Consistent data for backups and snapshot disk space

Hi!

I’m running an application in Kubernetes, and that application depends on OpenSearch. So now I have to learn how to maintain OpenSearch! :smile: Right now, I am trying to wrap my head around how to properly backup OpenSearch.

I found that it’s possible to configure snapshots in OpenSearch. Clearly, if I configure snapshots to run regularly and save those on disk, that data will be consistent if I back it up using some external solution (for example Velero).

Snapshots is probably a good thing to use in any case, but just for my own understanding I want to know: if I backup OpenSearch’s PVC data without any snapshots, does that risk data inconsistency?
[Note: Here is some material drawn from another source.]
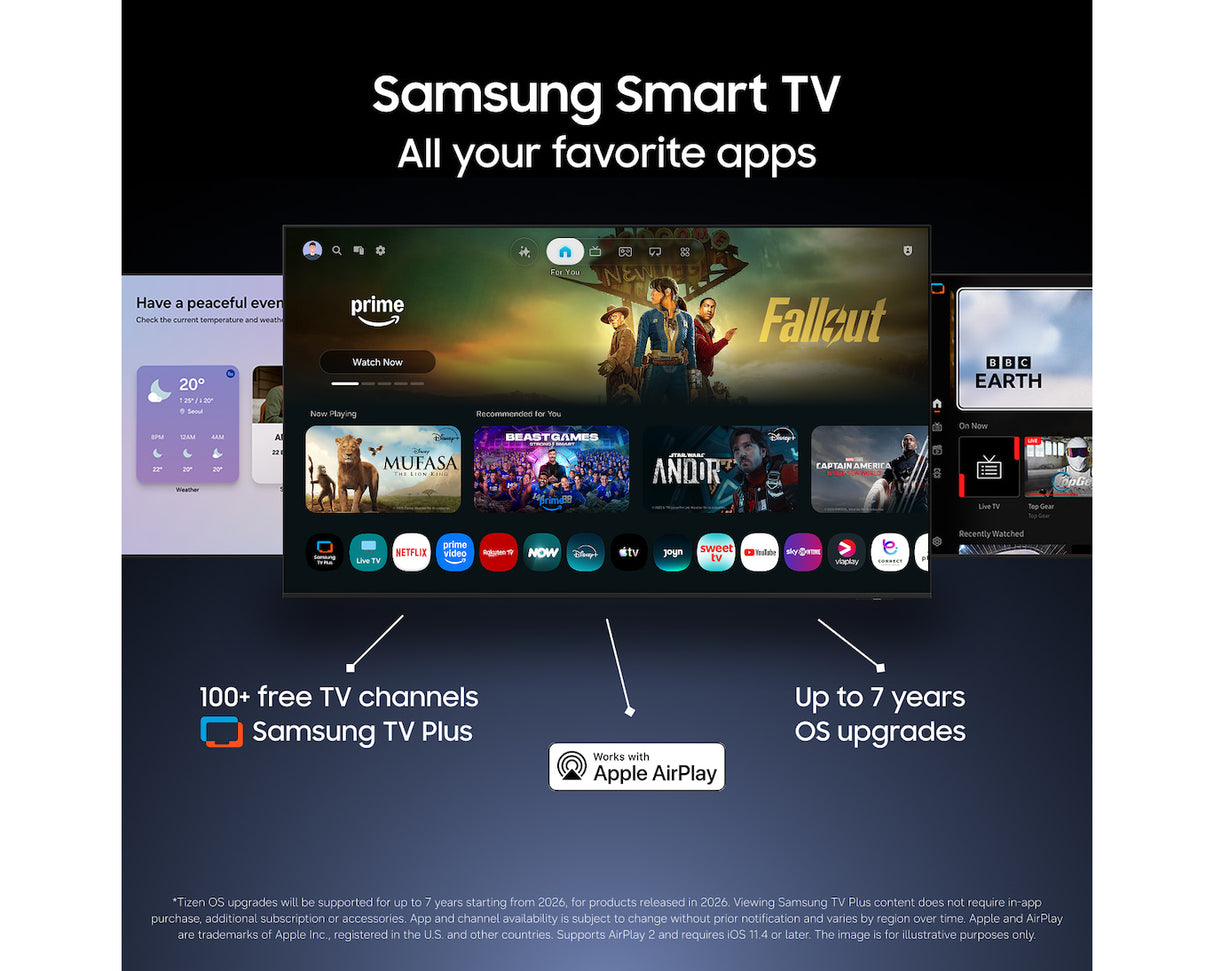Samsung TU65M72HBUXNA UHD Mini LED Smart TV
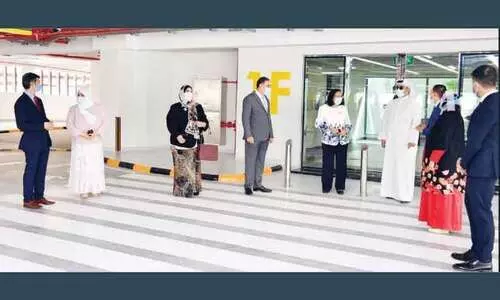 എ​സ്.​എം.​സി​യി​ൽ മ​ൾ​ട്ടി സ്​​റ്റോ​റി കാ​ർ പാ​ർ​ക്കി​ങ്​ കേ​ന്ദ്രം തു​റ​ന്നു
A related question I have is regarding the incremental nature of snapshots. It says in the docs:

Snapshots store only incremental changes since the last snapshot. Thus, while taking an initial snapshot may be a heavy operation, subsequent snapshots have minimal overhead.

I understand that the initial snapshot may be relatively slow. But does this also mean that the initial snapshot takes up extra disk space? So if I expect my live data to be 100 GiB on disk, I would need to provision more than 200 GiB disk to accommodate snapshots. Right?

Cheers!

This topic was automatically closed 60 days after the last reply. New replies are no longer allowed.